▸ **Data for processing**
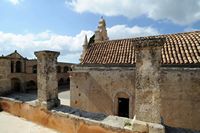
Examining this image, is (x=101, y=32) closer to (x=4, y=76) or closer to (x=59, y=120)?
(x=4, y=76)

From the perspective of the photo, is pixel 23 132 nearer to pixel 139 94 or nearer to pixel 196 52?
pixel 139 94

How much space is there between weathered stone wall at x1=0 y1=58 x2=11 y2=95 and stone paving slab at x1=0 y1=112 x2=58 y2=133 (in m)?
2.73

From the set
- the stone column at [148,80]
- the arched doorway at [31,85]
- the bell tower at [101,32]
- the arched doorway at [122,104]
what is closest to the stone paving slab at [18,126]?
the stone column at [148,80]

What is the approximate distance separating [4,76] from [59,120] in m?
5.80

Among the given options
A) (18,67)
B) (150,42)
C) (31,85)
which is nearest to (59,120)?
(150,42)

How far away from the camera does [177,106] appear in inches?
348

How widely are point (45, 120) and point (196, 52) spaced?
789 centimetres

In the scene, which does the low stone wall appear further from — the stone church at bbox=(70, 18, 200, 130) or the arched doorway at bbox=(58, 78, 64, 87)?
the arched doorway at bbox=(58, 78, 64, 87)

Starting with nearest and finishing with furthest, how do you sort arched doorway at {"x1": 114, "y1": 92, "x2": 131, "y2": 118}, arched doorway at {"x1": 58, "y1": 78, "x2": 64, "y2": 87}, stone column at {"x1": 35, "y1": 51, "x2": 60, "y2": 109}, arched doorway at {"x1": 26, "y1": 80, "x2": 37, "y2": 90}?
stone column at {"x1": 35, "y1": 51, "x2": 60, "y2": 109} → arched doorway at {"x1": 114, "y1": 92, "x2": 131, "y2": 118} → arched doorway at {"x1": 26, "y1": 80, "x2": 37, "y2": 90} → arched doorway at {"x1": 58, "y1": 78, "x2": 64, "y2": 87}

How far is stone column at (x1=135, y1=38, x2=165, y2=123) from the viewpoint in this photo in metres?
4.27

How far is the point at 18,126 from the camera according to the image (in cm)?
651

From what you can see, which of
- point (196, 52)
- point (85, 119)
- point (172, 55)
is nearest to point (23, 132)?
point (85, 119)

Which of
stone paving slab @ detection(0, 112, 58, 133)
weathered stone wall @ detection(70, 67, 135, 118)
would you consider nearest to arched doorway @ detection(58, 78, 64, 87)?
weathered stone wall @ detection(70, 67, 135, 118)

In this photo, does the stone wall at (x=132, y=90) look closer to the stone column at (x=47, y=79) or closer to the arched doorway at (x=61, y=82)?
the stone column at (x=47, y=79)
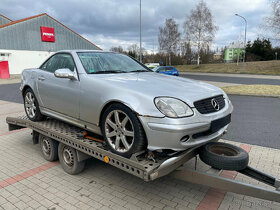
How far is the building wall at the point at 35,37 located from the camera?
90.9 ft

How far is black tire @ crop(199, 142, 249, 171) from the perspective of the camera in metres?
2.56

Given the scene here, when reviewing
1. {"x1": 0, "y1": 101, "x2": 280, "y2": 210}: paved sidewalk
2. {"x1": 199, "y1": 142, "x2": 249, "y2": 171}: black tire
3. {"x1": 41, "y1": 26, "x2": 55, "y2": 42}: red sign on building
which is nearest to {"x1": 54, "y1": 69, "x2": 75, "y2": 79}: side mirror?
{"x1": 0, "y1": 101, "x2": 280, "y2": 210}: paved sidewalk

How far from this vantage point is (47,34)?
31.1m

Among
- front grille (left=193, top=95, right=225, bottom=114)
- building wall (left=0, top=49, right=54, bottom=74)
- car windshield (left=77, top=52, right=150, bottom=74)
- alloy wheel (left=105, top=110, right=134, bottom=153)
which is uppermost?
building wall (left=0, top=49, right=54, bottom=74)

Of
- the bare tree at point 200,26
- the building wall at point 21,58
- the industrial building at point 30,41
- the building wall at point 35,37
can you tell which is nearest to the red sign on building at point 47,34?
the industrial building at point 30,41

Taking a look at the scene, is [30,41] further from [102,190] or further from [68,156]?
[102,190]

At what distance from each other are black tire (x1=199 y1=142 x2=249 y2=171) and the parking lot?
652 mm

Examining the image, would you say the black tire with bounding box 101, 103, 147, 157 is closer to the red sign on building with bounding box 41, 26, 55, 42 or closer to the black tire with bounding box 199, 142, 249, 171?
the black tire with bounding box 199, 142, 249, 171

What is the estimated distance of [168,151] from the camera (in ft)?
8.91

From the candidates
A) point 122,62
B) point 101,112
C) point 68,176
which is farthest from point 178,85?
point 68,176

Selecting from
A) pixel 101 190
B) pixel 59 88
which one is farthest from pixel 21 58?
pixel 101 190

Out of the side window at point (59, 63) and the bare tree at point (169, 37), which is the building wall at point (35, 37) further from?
the side window at point (59, 63)

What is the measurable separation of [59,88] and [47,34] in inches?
1226

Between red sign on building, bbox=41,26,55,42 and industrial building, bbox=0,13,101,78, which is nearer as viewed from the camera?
industrial building, bbox=0,13,101,78
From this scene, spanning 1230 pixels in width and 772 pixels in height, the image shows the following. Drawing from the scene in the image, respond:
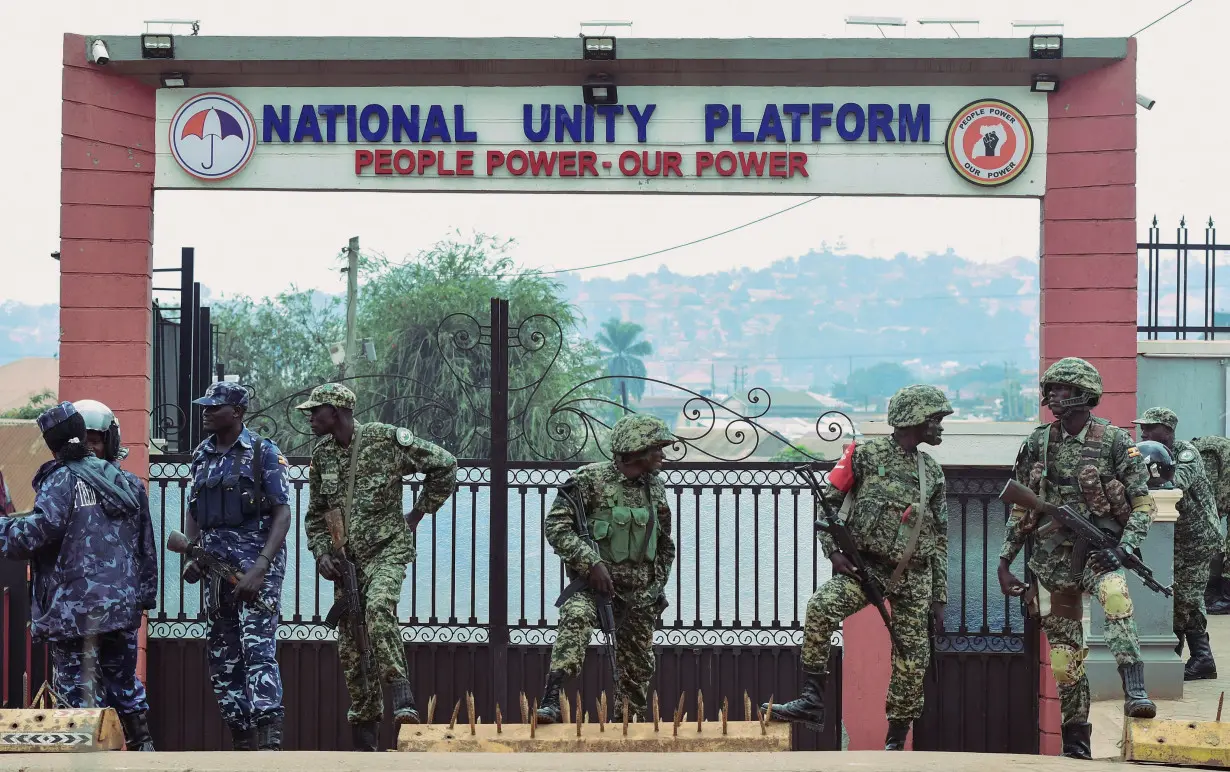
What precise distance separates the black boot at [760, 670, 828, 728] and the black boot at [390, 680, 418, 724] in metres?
1.62

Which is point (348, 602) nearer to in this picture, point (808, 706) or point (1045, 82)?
point (808, 706)

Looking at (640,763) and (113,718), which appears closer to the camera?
(640,763)

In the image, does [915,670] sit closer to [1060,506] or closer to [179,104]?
[1060,506]

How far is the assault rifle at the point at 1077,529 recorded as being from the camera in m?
6.58

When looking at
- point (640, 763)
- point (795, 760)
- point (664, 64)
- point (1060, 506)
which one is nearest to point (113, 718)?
point (640, 763)

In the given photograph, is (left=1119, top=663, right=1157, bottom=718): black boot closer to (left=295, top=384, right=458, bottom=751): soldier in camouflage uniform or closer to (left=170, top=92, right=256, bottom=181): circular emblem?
(left=295, top=384, right=458, bottom=751): soldier in camouflage uniform

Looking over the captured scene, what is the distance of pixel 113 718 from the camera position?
5223 millimetres

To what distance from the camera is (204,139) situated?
27.4ft

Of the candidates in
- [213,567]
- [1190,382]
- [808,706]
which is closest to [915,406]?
[808,706]

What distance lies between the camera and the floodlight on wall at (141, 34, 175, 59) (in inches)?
319

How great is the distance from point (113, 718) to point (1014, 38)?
240 inches

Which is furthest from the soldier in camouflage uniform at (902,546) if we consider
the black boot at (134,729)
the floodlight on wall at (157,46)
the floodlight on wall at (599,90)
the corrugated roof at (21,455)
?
the corrugated roof at (21,455)

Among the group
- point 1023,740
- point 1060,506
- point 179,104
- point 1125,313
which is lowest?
point 1023,740

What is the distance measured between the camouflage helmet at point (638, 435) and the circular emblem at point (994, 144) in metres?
2.90
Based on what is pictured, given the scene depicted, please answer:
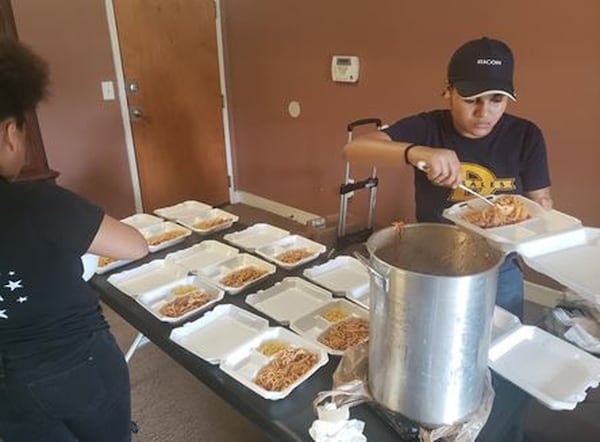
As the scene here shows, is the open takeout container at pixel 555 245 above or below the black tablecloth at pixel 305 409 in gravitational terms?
above

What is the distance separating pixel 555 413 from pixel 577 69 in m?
1.59

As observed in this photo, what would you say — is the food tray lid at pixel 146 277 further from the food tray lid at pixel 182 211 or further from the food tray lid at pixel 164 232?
the food tray lid at pixel 182 211

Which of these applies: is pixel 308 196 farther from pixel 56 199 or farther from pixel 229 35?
pixel 56 199

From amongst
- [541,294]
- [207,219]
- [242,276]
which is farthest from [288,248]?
[541,294]

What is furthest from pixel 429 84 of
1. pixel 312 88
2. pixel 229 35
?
pixel 229 35

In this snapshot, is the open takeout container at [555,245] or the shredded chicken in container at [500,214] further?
the shredded chicken in container at [500,214]

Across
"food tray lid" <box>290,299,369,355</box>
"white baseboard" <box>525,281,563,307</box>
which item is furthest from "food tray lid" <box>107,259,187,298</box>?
"white baseboard" <box>525,281,563,307</box>

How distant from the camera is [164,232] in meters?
1.91

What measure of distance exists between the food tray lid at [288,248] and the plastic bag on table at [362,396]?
1.91 ft

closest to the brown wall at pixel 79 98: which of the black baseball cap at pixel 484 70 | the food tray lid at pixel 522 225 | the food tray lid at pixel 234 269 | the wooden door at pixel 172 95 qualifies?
the wooden door at pixel 172 95

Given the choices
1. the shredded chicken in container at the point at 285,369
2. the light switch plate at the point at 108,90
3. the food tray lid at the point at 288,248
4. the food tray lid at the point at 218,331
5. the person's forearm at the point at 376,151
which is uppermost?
the light switch plate at the point at 108,90

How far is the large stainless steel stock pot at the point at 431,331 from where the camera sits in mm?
717

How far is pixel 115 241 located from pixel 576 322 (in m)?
1.45

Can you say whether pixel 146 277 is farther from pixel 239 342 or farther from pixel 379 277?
pixel 379 277
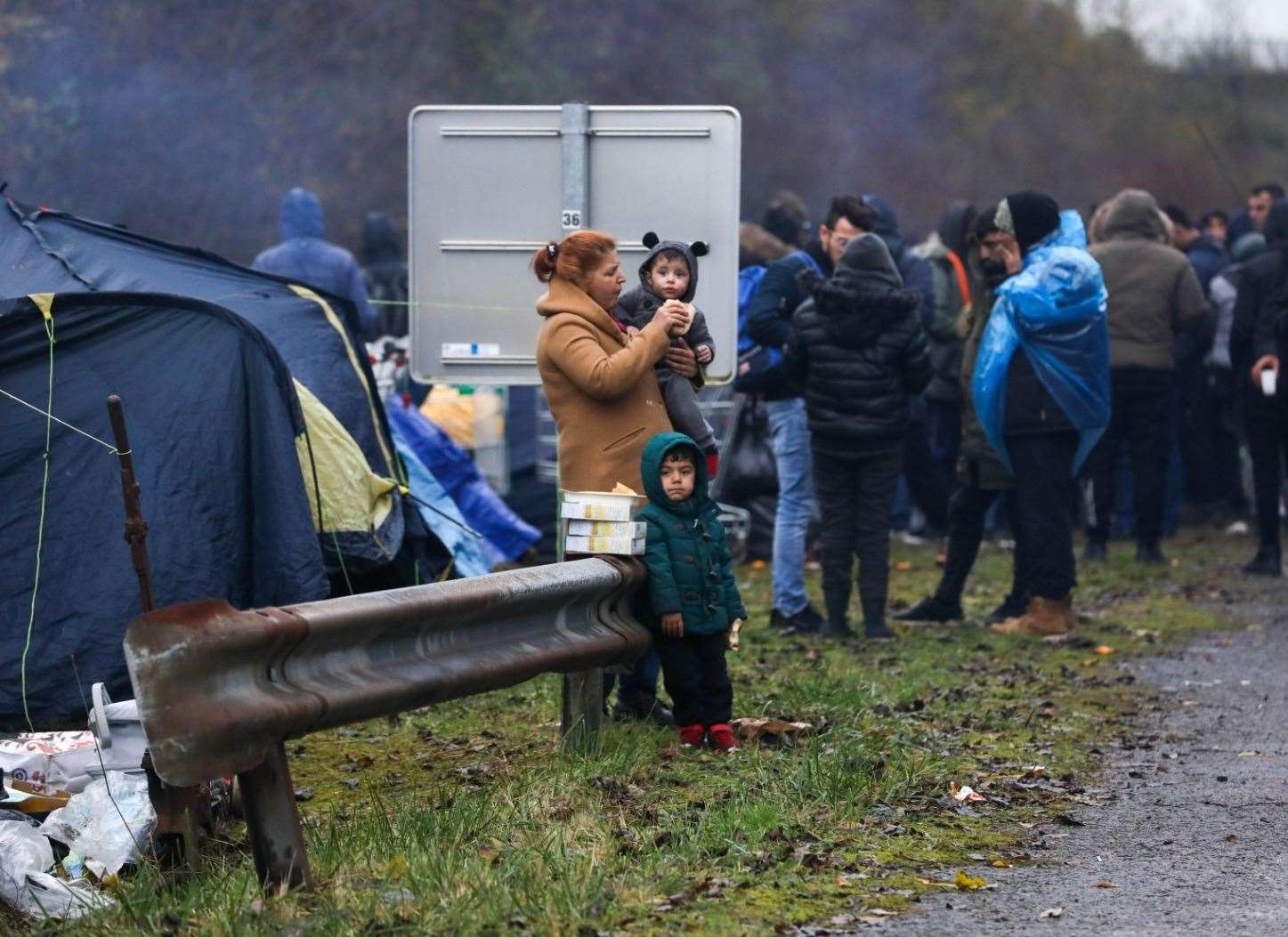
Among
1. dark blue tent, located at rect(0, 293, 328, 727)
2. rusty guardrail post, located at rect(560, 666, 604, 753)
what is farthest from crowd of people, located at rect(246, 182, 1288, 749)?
dark blue tent, located at rect(0, 293, 328, 727)

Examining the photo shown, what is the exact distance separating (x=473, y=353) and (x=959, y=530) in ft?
9.67

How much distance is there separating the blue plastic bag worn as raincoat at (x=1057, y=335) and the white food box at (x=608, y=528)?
3671 millimetres

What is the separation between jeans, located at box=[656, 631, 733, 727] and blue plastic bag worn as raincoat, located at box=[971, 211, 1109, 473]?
3491 mm

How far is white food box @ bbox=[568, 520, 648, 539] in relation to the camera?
23.3 feet

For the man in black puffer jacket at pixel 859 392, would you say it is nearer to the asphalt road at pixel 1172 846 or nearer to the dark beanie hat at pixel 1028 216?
the dark beanie hat at pixel 1028 216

▸ **Task**
Return every line from the one holding "How much distance" through the end of the data, exactly as it appears, with both ends kept and nothing else.

▸ **Task output**
How much distance is there separating the blue plastic bag worn as raincoat at (x=1057, y=335) and the white food box at (x=608, y=528)?
3671 millimetres

What is the separation between jeans, located at box=[656, 631, 733, 727] and blue plastic bag worn as raincoat, located at box=[971, 211, 1109, 473]?
3491 mm

How far is white food box @ bbox=[568, 520, 648, 539] in relation to the camera?
23.3 feet

For the man in black puffer jacket at pixel 859 392, would you say it is nearer to the asphalt road at pixel 1172 846 or nearer to the dark beanie hat at pixel 1028 216?
the dark beanie hat at pixel 1028 216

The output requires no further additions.